Return every line of the items that contains the string "instances", copying each matching line in full.

☆ ☆ ☆ ☆ ☆ ☆ ☆

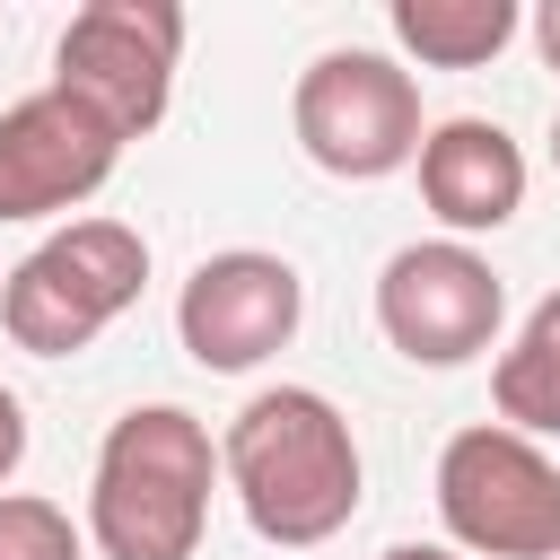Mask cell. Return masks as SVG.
Listing matches in <instances>:
<instances>
[{"label": "cell", "mask_w": 560, "mask_h": 560, "mask_svg": "<svg viewBox=\"0 0 560 560\" xmlns=\"http://www.w3.org/2000/svg\"><path fill=\"white\" fill-rule=\"evenodd\" d=\"M122 131L96 122L79 96L61 88H35L0 114V228H26V219H61L79 201H96L122 166Z\"/></svg>", "instance_id": "9"}, {"label": "cell", "mask_w": 560, "mask_h": 560, "mask_svg": "<svg viewBox=\"0 0 560 560\" xmlns=\"http://www.w3.org/2000/svg\"><path fill=\"white\" fill-rule=\"evenodd\" d=\"M219 481V438L184 402H131L88 472V542L105 560H192Z\"/></svg>", "instance_id": "2"}, {"label": "cell", "mask_w": 560, "mask_h": 560, "mask_svg": "<svg viewBox=\"0 0 560 560\" xmlns=\"http://www.w3.org/2000/svg\"><path fill=\"white\" fill-rule=\"evenodd\" d=\"M499 324H508V280L464 236H420V245L385 254V271H376V332L411 368H464V359L499 350Z\"/></svg>", "instance_id": "7"}, {"label": "cell", "mask_w": 560, "mask_h": 560, "mask_svg": "<svg viewBox=\"0 0 560 560\" xmlns=\"http://www.w3.org/2000/svg\"><path fill=\"white\" fill-rule=\"evenodd\" d=\"M438 525L464 560H560V464L508 420H472L438 455Z\"/></svg>", "instance_id": "5"}, {"label": "cell", "mask_w": 560, "mask_h": 560, "mask_svg": "<svg viewBox=\"0 0 560 560\" xmlns=\"http://www.w3.org/2000/svg\"><path fill=\"white\" fill-rule=\"evenodd\" d=\"M26 464V402L0 385V490H9V472Z\"/></svg>", "instance_id": "14"}, {"label": "cell", "mask_w": 560, "mask_h": 560, "mask_svg": "<svg viewBox=\"0 0 560 560\" xmlns=\"http://www.w3.org/2000/svg\"><path fill=\"white\" fill-rule=\"evenodd\" d=\"M525 35H534V52H542V70H560V0H542V9L525 18Z\"/></svg>", "instance_id": "15"}, {"label": "cell", "mask_w": 560, "mask_h": 560, "mask_svg": "<svg viewBox=\"0 0 560 560\" xmlns=\"http://www.w3.org/2000/svg\"><path fill=\"white\" fill-rule=\"evenodd\" d=\"M79 551H88V525H70L61 499L0 490V560H79Z\"/></svg>", "instance_id": "13"}, {"label": "cell", "mask_w": 560, "mask_h": 560, "mask_svg": "<svg viewBox=\"0 0 560 560\" xmlns=\"http://www.w3.org/2000/svg\"><path fill=\"white\" fill-rule=\"evenodd\" d=\"M298 315H306V280L289 254H262V245H228L192 262V280L175 289V341L210 376H245L271 350H289Z\"/></svg>", "instance_id": "8"}, {"label": "cell", "mask_w": 560, "mask_h": 560, "mask_svg": "<svg viewBox=\"0 0 560 560\" xmlns=\"http://www.w3.org/2000/svg\"><path fill=\"white\" fill-rule=\"evenodd\" d=\"M289 131L298 149L341 175V184H385L402 166H420V79L394 61V52H368V44H332L298 70V96H289Z\"/></svg>", "instance_id": "4"}, {"label": "cell", "mask_w": 560, "mask_h": 560, "mask_svg": "<svg viewBox=\"0 0 560 560\" xmlns=\"http://www.w3.org/2000/svg\"><path fill=\"white\" fill-rule=\"evenodd\" d=\"M140 289H149V236L122 219H70L0 280V332L26 359H79L140 306Z\"/></svg>", "instance_id": "3"}, {"label": "cell", "mask_w": 560, "mask_h": 560, "mask_svg": "<svg viewBox=\"0 0 560 560\" xmlns=\"http://www.w3.org/2000/svg\"><path fill=\"white\" fill-rule=\"evenodd\" d=\"M420 201L438 210L446 236H490L525 210V149L508 122H481V114H446L429 122L420 140Z\"/></svg>", "instance_id": "10"}, {"label": "cell", "mask_w": 560, "mask_h": 560, "mask_svg": "<svg viewBox=\"0 0 560 560\" xmlns=\"http://www.w3.org/2000/svg\"><path fill=\"white\" fill-rule=\"evenodd\" d=\"M175 61H184V9L175 0H88V9H70L61 44H52V88L79 96L122 140H149L166 122Z\"/></svg>", "instance_id": "6"}, {"label": "cell", "mask_w": 560, "mask_h": 560, "mask_svg": "<svg viewBox=\"0 0 560 560\" xmlns=\"http://www.w3.org/2000/svg\"><path fill=\"white\" fill-rule=\"evenodd\" d=\"M0 280H9V271H0Z\"/></svg>", "instance_id": "18"}, {"label": "cell", "mask_w": 560, "mask_h": 560, "mask_svg": "<svg viewBox=\"0 0 560 560\" xmlns=\"http://www.w3.org/2000/svg\"><path fill=\"white\" fill-rule=\"evenodd\" d=\"M219 472H228L245 525H254L271 551H315V542H332V534L359 516V490H368L359 438H350L341 402L315 394V385H262V394L228 420Z\"/></svg>", "instance_id": "1"}, {"label": "cell", "mask_w": 560, "mask_h": 560, "mask_svg": "<svg viewBox=\"0 0 560 560\" xmlns=\"http://www.w3.org/2000/svg\"><path fill=\"white\" fill-rule=\"evenodd\" d=\"M376 560H464L455 542H394V551H376Z\"/></svg>", "instance_id": "16"}, {"label": "cell", "mask_w": 560, "mask_h": 560, "mask_svg": "<svg viewBox=\"0 0 560 560\" xmlns=\"http://www.w3.org/2000/svg\"><path fill=\"white\" fill-rule=\"evenodd\" d=\"M516 26V0H394V44L420 70H490Z\"/></svg>", "instance_id": "11"}, {"label": "cell", "mask_w": 560, "mask_h": 560, "mask_svg": "<svg viewBox=\"0 0 560 560\" xmlns=\"http://www.w3.org/2000/svg\"><path fill=\"white\" fill-rule=\"evenodd\" d=\"M551 166H560V122H551Z\"/></svg>", "instance_id": "17"}, {"label": "cell", "mask_w": 560, "mask_h": 560, "mask_svg": "<svg viewBox=\"0 0 560 560\" xmlns=\"http://www.w3.org/2000/svg\"><path fill=\"white\" fill-rule=\"evenodd\" d=\"M490 402L525 438H560V289L516 324V341L490 359Z\"/></svg>", "instance_id": "12"}]
</instances>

☆ ☆ ☆ ☆ ☆ ☆ ☆

Written answer:
Listing matches in <instances>:
<instances>
</instances>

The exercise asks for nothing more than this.